Inside MCP: Develop your first MCP Server

Introduction

We’ve covered what MCP is, how it connects to systems, and how it enables agent workflows. Now, let’s get hands-on.

This guide will show you how to build your first MCP server and how to test/debug it.


Building Your First MCP Server

An MCP server exposes your system (database, API, or service) to an agent. At a glance:

  1. Define capabilities – decide what your server can do (e.g., list files).
  2. Implement endpoints – follow the MCP protocol to expose them.
  3. Run and test – so an MCP-aware agent (or developer tools) can use it.

Example Project: File System MCP Server in Go

A working example is available in this GitHub repo:
👉 inside-mcp/cmd/first/main.go

To try it out:

# Clone the repo
git clone https://github.com/tendant/inside-mcp.git
cd inside-mcp/cmd/first

# Run the server (using the current directory as root by default)
go run .

# Or, set a custom root directory:
MCP_FS_ROOT=/path/to/folder go run .

Testing & Debugging MCP Integrations

MCP servers communicate via JSON-RPC over stdio. Here’s how to test one in practice:

1. Build the server

go build cmd/first/main.go -o first

2. Install mcptools

go install github.com/f/mcptools/cmd/mcptools@latest

3. Use mcptools to explore your server

mcptools tools ./first
mcptools call list_resources ./first

This shows the tools your server exposes and lets you call them directly.
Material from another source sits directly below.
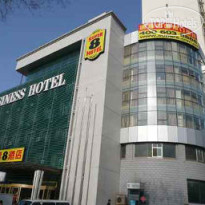Super 8 Hotel Urumqi Mei Hao 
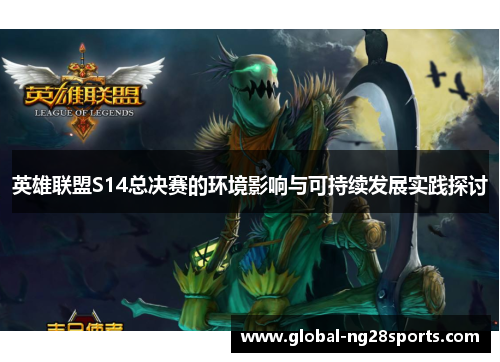 英雄联盟S14总决赛的环境影响与可持续发展实践探讨 英雄联盟S14总决赛的环境影响与可持续发展实践探讨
4. Send raw JSON (optional)

You can also pipe JSON directly:

echo '{
  "jsonrpc": "2.0",
  "id": 1,
  "method": "tools/call",
  "params": {
    "name": "list_roots",
    "arguments": {}
  }
}' | ./first

5. Unit test handlers directly

func TestListResources(t *testing.T) {
    args := ResourceParams{Path: "."}
    res, data, err := listResources(context.Background(), nil, args)
    if err != nil {
        t.Fatal(err)
    }
    if len(data.([]string)) == 0 {
        t.Fatal("expected files, got none")
    }
}

6. Use the server with Claude Desktop

Claude Desktop supports MCP servers out of the box. To connect your server:

  1. Open the Claude Desktop config file:

    • macOS: ~/Library/Application Support/Claude/claude_desktop_config.json
    • Windows: %AppData%/Claude/claude_desktop_config.json
  2. Add an entry for your MCP server, for example:

    {
      "mcpServers": {
        "filesystem": {
          "command": "/absolute/path/to/first"
        }
      }
    }

    Replace /absolute/path/to/first with the path to the binary you built earlier.

  3. Restart Claude Desktop.

Now you can chat with Claude and say:
“List the files in my home directory.”
Claude will call your list_resources tool through MCP and return the results.


Wrapping Up

The simplest path to an MCP integration:

  1. Build a server (we used Go + the MCP SDK).
  2. Run it with a system to expose.
  3. Test it with mcptools, raw JSON, or unit tests.
  4. Connect it to Claude Desktop to see it in action with a real agent.

With this workflow, you can start small and gradually expand your integration.